Even after suggestion made by the Supreme Court, the Parliament is yet to change the existing bad law, due to which citizens are still suffering. A new line of action under writ jurisdiction (Articles 32 and 226) has been adopted to render justice and compensate those whose fundamental right to life and personal liberty under Article 21 (or any other fundamental right) of the Constitution of India, are violated by the wrongful acts of Government officials while performing even sovereign functions.

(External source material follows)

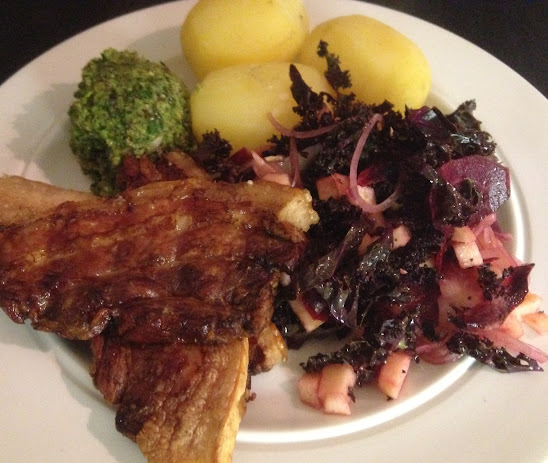 Crispy pork belly with green kale salad, parsley pesto and boiled potatoes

e.g. Rudul Sah v. State of Bihar, MANU/SC/0380/1983 : AIR 1983 SC 1086: 1983 Cr LJ 1644: 1983 (2) SCALE 103: MANU/SC/0380/1983 : (1983) 4 SCC 141: (1983) 3 SCR 508; Sebastian M. Hongray v. Union of India, MANU/SC/0080/1984 : (1984) 3 SCC 82: 1984 Cr LJ 830: (1984) 3 SCR 544: 1984 (16) UJ 1021 (SC); Bhim Singh v. State of Jammu and Kashmir, MANU/SC/0064/1985 : AIR 1986 SC 494: 1986 Cr LJ 192: 1985 (2) SCALE 1117: MANU/SC/0064/1985 : (1985) 4 SCC 677: 1986 (1) UJ 458 (SC); and SAHELI v. Commissioner of Police, Delhi, MANU/SC/0478/1989 : AIR 1990 SC 513: 1990 ACJ 345: 1990 (1) Crimes 469 (SC): JT 1989 (4) SC 553: (1990) 98 PLR 609: 1989 (2) SCALE 1315: MANU/SC/0478/1989 : (1990) 1 SCC 422: (1989) Supp 2 SCR 488: 1990 (1) UJ 434 (SC), illustrates that while performing sovereign duties, fundamental right to life guaranteed under Article 21 of the Constitution of India is not available if it has been infringed by State or its officers.

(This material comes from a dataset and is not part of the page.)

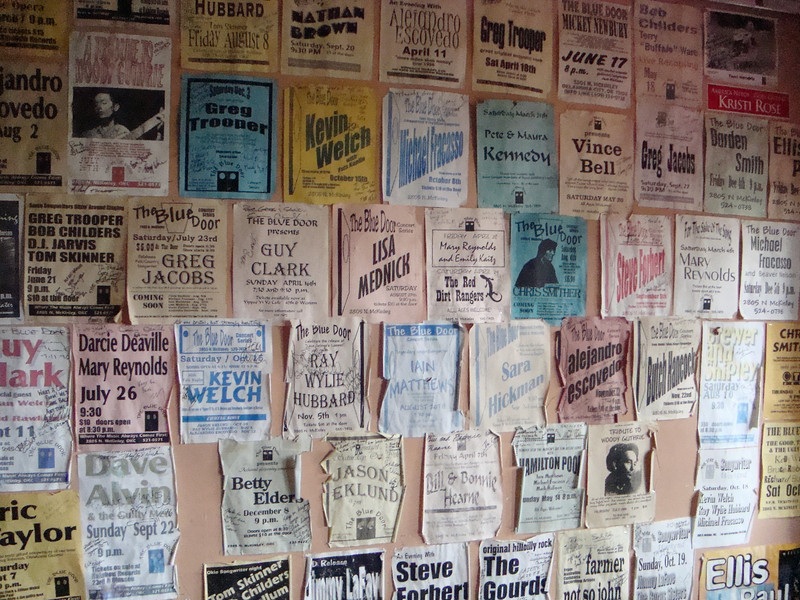 Several shots of posters on walls inside The Blue Door.  This is wall to the right as you enter.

In Nilabati Behra v. State of Orissa, MANU/SC/0307/1993 : AIR 1993 SC 1960: 1993 ACJ 787: 1993 Cr LJ 2899: JT 1993 (2) SC 503: 1993 (II) OLR (SC) 50: 1993 (2) SCALE 309: MANU/SC/0307/1993 : (1993) 2 SCC 746: (1993) 2 SCR 581, petitioner's son died as a result of injuries inflicted on him in police custody. The petitioner sent a letter to the Supreme Court regarding all this suffering. The Supreme Court treated it as a petition under Article 32 of the Constitution. Hon'ble Court held the State of Orissa liable and awarded a compensation of Rs. 1,50,000 to the petitioner. Justice Verma delivering the judgment observed-

"Award of compensation in a proceeding under Article 32 by this Court or by the High Court under Article 226 of the constitution is a remedy available in public law based on strict liability for contravention of fundamental rights to which the principle of sovereign immunity does not apply, even though it may be available as a defence in private law in an action based on tort."

Some more cases:

SAHELI v. Commissioner of Police, Delhi, MANU/SC/0478/1989 : AIR 1990 SC 513: 1990 ACJ 345: 1990 (1) Crimes 469 (SC): JT 1989 (4) SC 553: (1990) 98 PLR 609: 1989 (2) SCALE 1315: MANU/SC/0478/1989 : (1990) 1 SCC 422: (1989) Supp 2 SCR 488: 1990 (1) UJ 434 (SC) - Due to beating and assault by a police officer, a boy aged 9 died. On a writ petition, the Supreme Court awarded the compensation of Rs. 75,000 to the petitioner.

R. Gandhi v. Union of India, MANU/TN/0225/1989 : AIR 1989 Mad 205: (1988) II MLJ 493 - Under Article 226, the Madras High Court while hearing a public interest litigation allowed a compensation of Rs. 33.39 lakhs against the State to 39 Sikh families as it had failed to protect the properties of these families in a riot which erupted in Coimbatore after the assassination of former P.M. Smt. Indira Gandhi on 31st October, 1984.

Kalawati v. State of Himachal Pradesh, MANU/HP/0002/1989 : AIR 1989 HP 5 - In this case two persons died in a Government Hospital owing to negligence of hospital staff who administered nitrous oxide in place of oxygen to the patients. The High Court awarded compensation under Article 21.

5. Conclusion

There are two types of remedies available against the State-(i) Under Article 300 of the Constitution in Law of Tort under vicarious liability; and

(ii) Under Articles 32 and 226 of the Constitution in public law for the violation of fundamental rights by the State or its officials.

Although cases of violation of fundamental rights fall under Article 300 or Articles 32/226 of the Constitution, but compensation for violation of fundamental rights can be allowed only in exceptional cases under writ jurisdiction i.e., under Articles 32/226 of the Constitution.